Glottic insufficiency caused by vocal fold atrophy with or without sulcus: systematic review of outcome measurements

In this review we identified the OMIs most used to evaluate treatment effect in patients with non-paralytic glottic insufficiency caused by vocal fold atrophy with and without sulcus. A total of 50 different OMIs were identified with 19 of these accounting for 80% of total reported OMIs. Of these 19 OMIs, five showed a significant change after treatment in more than half of the studies where they were used.

Interestingly, of the top ten most used parameters most were acoustic, aerodymamic or stroboscopic. Only one patients’ self-evaluation parameter was included in the top ten which was the VHI-30 ranked as 9th most used while self-evaluation is one of the most clinically relevant tools for measuring treatment outcome in daily practice. Additionally, several studies have proposed that it is the one most reliable tool for evaluating treatment response in this patient population [2, 45, 46]. This review shows it has a much higher percentage of significance than the acoustic or endoscopic parameters.

It is well known that assessing voice outcome after treatment is complex and that multidimensional evaluation is necessary. With the large body of OMIs available, choosing representative and reliable parameters is challenging and much evidence points to the fact that disease specific core outcome sets of OMIs are needed [10]. Before formulating such a COS a basic overview of parameters used in literature is required. It is important to emphasize that the parameters found to be the most frequently used for patients with non-paralytic glottic insufficiency caused by vocal fold atrophy with or without sulcus in this review may not necessarily be the most appropriate for this cohort. To properly assess the usefulness of an OMI, not only frequency of use, but also clinical relevance, applicability and psychometric validity are important factors to consider [10].

However, as a starting point, it is valuable to have insight into the choices that are currently being made by clinicians. The findings of this review can guide further initiatives on the route to a COS by indicating which parameters should be prioritized going forwards. The top OMIs revealed by this review as well as the factors for determining the ultimate relevance of an OMI are discussed below.

Subjective OMIs

The VHI-30 was the most frequently used subjective OMI (n = 10, 9th rank) and had a very high percentage of significance at 90%. The VHI-10 was the second most used (n = 7, 12th rank) with a lower percentage of significance of 57%. Around 75% of the studies in this review (26 out of 34) used a form of subjective rating. Subjective evaluation is one of the most clinically relevant tools in the communication with patients. The VHI is a robust questionnaire with translations and validations in many languages and it has the most sufficient psychometric construct based on COSMIN taxonomy [47, 48]. One may argue that VHI is designed for dysphonic patients in general and not specifically for patients with glottic insufficiency and that a questionnaire especially designed for glottic insufficiency may be preferred above VHI. More focused questionnaires for a future COS could be the glottal function index (GFI)[49], vocal fatigue index (VFI)[50] or vocal fatigue handicap questionnaire (VFHQ)[51] with the GFI having the advantage above the other disease specific questionnaires being the only OMI with moderate positive rating on psychometric ratings [48].

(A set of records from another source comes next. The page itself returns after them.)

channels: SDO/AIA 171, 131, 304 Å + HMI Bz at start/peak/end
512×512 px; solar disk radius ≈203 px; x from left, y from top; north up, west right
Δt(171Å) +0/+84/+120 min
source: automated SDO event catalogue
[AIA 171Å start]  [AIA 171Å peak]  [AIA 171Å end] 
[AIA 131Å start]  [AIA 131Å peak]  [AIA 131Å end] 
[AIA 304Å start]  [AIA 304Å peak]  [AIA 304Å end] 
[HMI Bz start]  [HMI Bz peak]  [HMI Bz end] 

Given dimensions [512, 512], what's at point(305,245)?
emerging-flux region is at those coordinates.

However, it is also important to consider that instead of incorporating ever more detailed disease specific PROMs (Patient-reported Outcome Measurement), there is also a countercurrent in literature supporting the development and use of generic PROMs focusing on general health aspects such as physical, mental and social health including quality of sleep or ability to work. An initiative to develop and measure generic PROMs is PROMIS (Patient-reported Outcomes Measurement Information System) which is an innovative, intelligent system for measuring generic PROMs to be used for different health problems and diseases (www.healthmeasures.net). A generic, non-disease specific health survey may be also of interest as a quality of life measurement instrument which can be used for cost-utility analysis by measuring quality-adjusted life years (QALYs) such as the EQ-5d (EuroQol 5D) [52].

Perceptual OMIs

The GRBAS was the most frequently used perceptual OMI (n = 18, 5th rank), with a percentage of significance of 72%. GRBAS is a widely used perception scale. The G, general grade, has a satisfactory inter- and intra-rater reliability and is therefore suitable as a single OMI. In the latest ELS proposal the use of complete GRBAS scale is preferred [4]. A main disadvantage of using perceptual OMIs in patients with non-paralytic glottic insufficiency is that structural defects, such as sulcus, are not always addressed in treatments, such as medialization procedures, where the primary goal of treatment is to improve endurance and not perceptual quality of the voice [17, 22].

Acoustic OMIs

Interestingly, our review showed that studies relied heavily on acoustic OMIs such as fundamental frequency (F0) (n = 20, 2nd rank), shimmer (n = 19, 4th rank), jitter (n = 18, 6th rank) and noise to harmonic ratio (NHR) (n = 11, 8th rank), even though none of these acoustic parameters achieved a percentage of significance above 50%. Their high frequency of use is likely due to them being automatically provided by most voice programs, but their clinical usefulness may be less defined. They are less intuitive in communications with patients, in our and other’s experience, and have been shown not to correspond to more clinically relevant parameters [2, 17, 22, 45].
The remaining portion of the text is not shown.